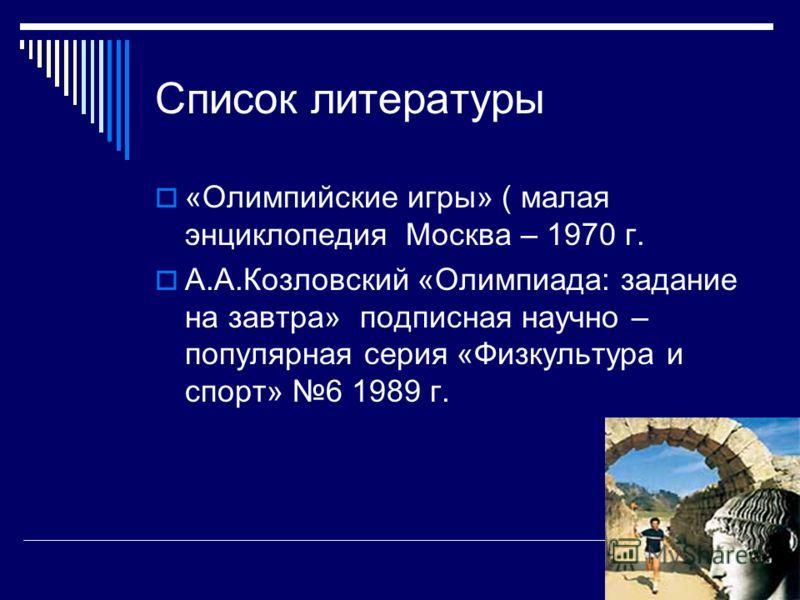 Список литературы «Олимпийские игры» ( малая энциклопедия Москва – 1970 г. А.А.Козловский «Олимпиада: задание на завтра» подписная научно – популярная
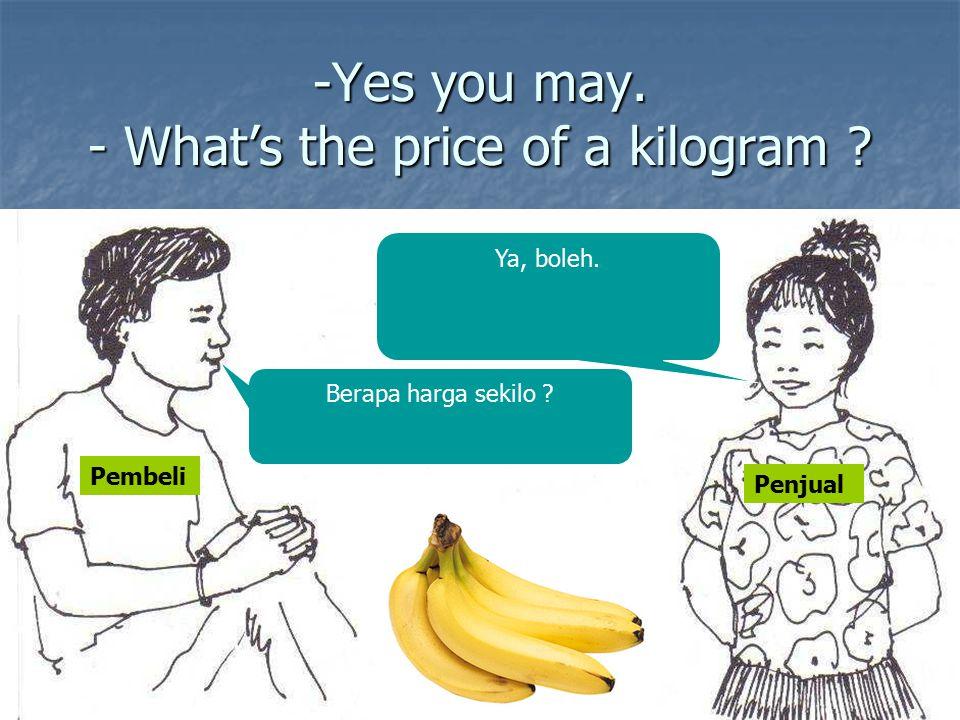 -Yes you may. - What's the price of a kilogram ? Berapa harga sekilo ? Ya, boleh. Pembeli Penjual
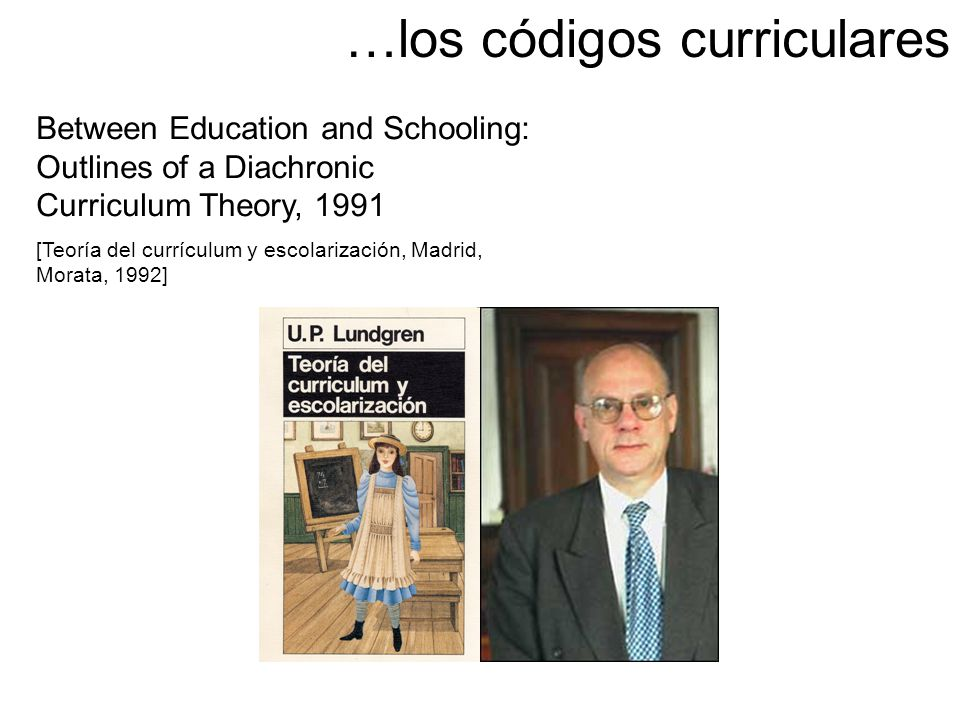 Between Education and Schooling: Outlines of a Diachronic Curriculum Theory, 1991 [Teoría del currículum y escolarización, Madrid, Morata, 1992] …los códigos curriculares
----
_REQUIRED ACTION_: Print every line of the material exactly as written, but drop the pictures.

_EXERCISE SOLUTION_:
 Список литературы «Олимпийские игры» ( малая энциклопедия Москва – 1970 г. А.А.Козловский «Олимпиада: задание на завтра» подписная научно – популярная
 -Yes you may. - What's the price of a kilogram ? Berapa harga sekilo ? Ya, boleh. Pembeli Penjual
 Between Education and Schooling: Outlines of a Diachronic Curriculum Theory, 1991 [Teoría del currículum y escolarización, Madrid, Morata, 1992] …los códigos curriculares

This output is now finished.